PROBLEM TO SOLVE: Copy the data word for word, keeping every line.

** Opening DATA SECTION block **

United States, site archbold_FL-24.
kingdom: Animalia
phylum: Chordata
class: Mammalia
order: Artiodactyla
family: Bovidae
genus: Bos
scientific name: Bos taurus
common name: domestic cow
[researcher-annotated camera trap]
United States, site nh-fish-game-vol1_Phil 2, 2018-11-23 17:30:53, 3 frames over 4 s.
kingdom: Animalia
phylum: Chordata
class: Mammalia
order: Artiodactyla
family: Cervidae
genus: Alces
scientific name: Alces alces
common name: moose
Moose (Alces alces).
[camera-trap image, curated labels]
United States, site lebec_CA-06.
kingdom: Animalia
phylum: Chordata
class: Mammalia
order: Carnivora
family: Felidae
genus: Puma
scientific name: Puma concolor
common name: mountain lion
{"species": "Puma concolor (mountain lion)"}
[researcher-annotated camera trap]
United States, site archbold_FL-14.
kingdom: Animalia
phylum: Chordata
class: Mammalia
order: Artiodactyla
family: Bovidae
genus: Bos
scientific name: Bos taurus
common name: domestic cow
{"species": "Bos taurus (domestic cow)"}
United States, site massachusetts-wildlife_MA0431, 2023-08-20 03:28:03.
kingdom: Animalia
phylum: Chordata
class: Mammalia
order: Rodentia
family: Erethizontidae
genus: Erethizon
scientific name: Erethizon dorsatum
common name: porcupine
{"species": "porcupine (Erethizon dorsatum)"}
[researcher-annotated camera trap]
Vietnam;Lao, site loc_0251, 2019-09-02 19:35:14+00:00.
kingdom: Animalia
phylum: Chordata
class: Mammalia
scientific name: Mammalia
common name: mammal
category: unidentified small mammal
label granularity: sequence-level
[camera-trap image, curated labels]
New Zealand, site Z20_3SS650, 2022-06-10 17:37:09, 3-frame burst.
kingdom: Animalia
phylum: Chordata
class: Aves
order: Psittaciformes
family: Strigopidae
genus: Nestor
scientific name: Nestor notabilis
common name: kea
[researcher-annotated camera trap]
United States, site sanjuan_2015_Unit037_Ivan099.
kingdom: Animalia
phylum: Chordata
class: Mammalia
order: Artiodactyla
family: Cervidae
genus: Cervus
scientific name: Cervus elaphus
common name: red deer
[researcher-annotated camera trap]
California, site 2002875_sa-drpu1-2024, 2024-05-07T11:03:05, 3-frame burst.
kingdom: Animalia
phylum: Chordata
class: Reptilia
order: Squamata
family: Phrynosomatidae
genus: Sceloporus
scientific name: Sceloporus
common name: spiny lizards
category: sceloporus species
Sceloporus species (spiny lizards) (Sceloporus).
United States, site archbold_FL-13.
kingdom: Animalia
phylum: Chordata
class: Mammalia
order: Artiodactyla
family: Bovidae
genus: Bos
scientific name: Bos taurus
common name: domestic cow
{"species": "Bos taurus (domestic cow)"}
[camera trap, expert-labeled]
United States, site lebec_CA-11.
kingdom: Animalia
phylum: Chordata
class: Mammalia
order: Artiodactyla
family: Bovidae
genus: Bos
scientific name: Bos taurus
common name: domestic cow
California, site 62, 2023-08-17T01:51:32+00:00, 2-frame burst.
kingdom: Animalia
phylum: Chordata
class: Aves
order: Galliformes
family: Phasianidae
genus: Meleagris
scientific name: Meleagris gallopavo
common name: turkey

** Closing DATA SECTION block **

ANSWER BOX:
United States, site archbold_FL-24.
kingdom: Animalia
phylum: Chordata
class: Mammalia
order: Artiodactyla
family: Bovidae
genus: Bos
scientific name: Bos taurus
common name: domestic cow
[researcher-annotated camera trap]
United States, site nh-fish-game-vol1_Phil 2, 2018-11-23 17:30:53, 3 frames over 4 s.
kingdom: Animalia
phylum: Chordata
class: Mammalia
order: Artiodactyla
family: Cervidae
genus: Alces
scientific name: Alces alces
common name: moose
Moose (Alces alces).
[camera-trap image, curated labels]
United States, site lebec_CA-06.
kingdom: Animalia
phylum: Chordata
class: Mammalia
order: Carnivora
family: Felidae
genus: Puma
scientific name: Puma concolor
common name: mountain lion
{"species": "Puma concolor (mountain lion)"}
[researcher-annotated camera trap]
United States, site archbold_FL-14.
kingdom: Animalia
phylum: Chordata
class: Mammalia
order: Artiodactyla
family: Bovidae
genus: Bos
scientific name: Bos taurus
common name: domestic cow
{"species": "Bos taurus (domestic cow)"}
United States, site massachusetts-wildlife_MA0431, 2023-08-20 03:28:03.
kingdom: Animalia
phylum: Chordata
class: Mammalia
order: Rodentia
family: Erethizontidae
genus: Erethizon
scientific name: Erethizon dorsatum
common name: porcupine
{"species": "porcupine (Erethizon dorsatum)"}
[researcher-annotated camera trap]
Vietnam;Lao, site loc_0251, 2019-09-02 19:35:14+00:00.
kingdom: Animalia
phylum: Chordata
class: Mammalia
scientific name: Mammalia
common name: mammal
category: unidentified small mammal
label granularity: sequence-level
[camera-trap image, curated labels]
New Zealand, site Z20_3SS650, 2022-06-10 17:37:09, 3-frame burst.
kingdom: Animalia
phylum: Chordata
class: Aves
order: Psittaciformes
family: Strigopidae
genus: Nestor
scientific name: Nestor notabilis
common name: kea
[researcher-annotated camera trap]
United States, site sanjuan_2015_Unit037_Ivan099.
kingdom: Animalia
phylum: Chordata
class: Mammalia
order: Artiodactyla
family: Cervidae
genus: Cervus
scientific name: Cervus elaphus
common name: red deer
[researcher-annotated camera trap]
California, site 2002875_sa-drpu1-2024, 2024-05-07T11:03:05, 3-frame burst.
kingdom: Animalia
phylum: Chordata
class: Reptilia
order: Squamata
family: Phrynosomatidae
genus: Sceloporus
scientific name: Sceloporus
common name: spiny lizards
category: sceloporus species
Sceloporus species (spiny lizards) (Sceloporus).
United States, site archbold_FL-13.
kingdom: Animalia
phylum: Chordata
class: Mammalia
order: Artiodactyla
family: Bovidae
genus: Bos
scientific name: Bos taurus
common name: domestic cow
{"species": "Bos taurus (domestic cow)"}
[camera trap, expert-labeled]
United States, site lebec_CA-11.
kingdom: Animalia
phylum: Chordata
class: Mammalia
order: Artiodactyla
family: Bovidae
genus: Bos
scientific name: Bos taurus
common name: domestic cow
California, site 62, 2023-08-17T01:51:32+00:00, 2-frame burst.
kingdom: Animalia
phylum: Chordata
class: Aves
order: Galliformes
family: Phasianidae
genus: Meleagris
scientific name: Meleagris gallopavo
common name: turkey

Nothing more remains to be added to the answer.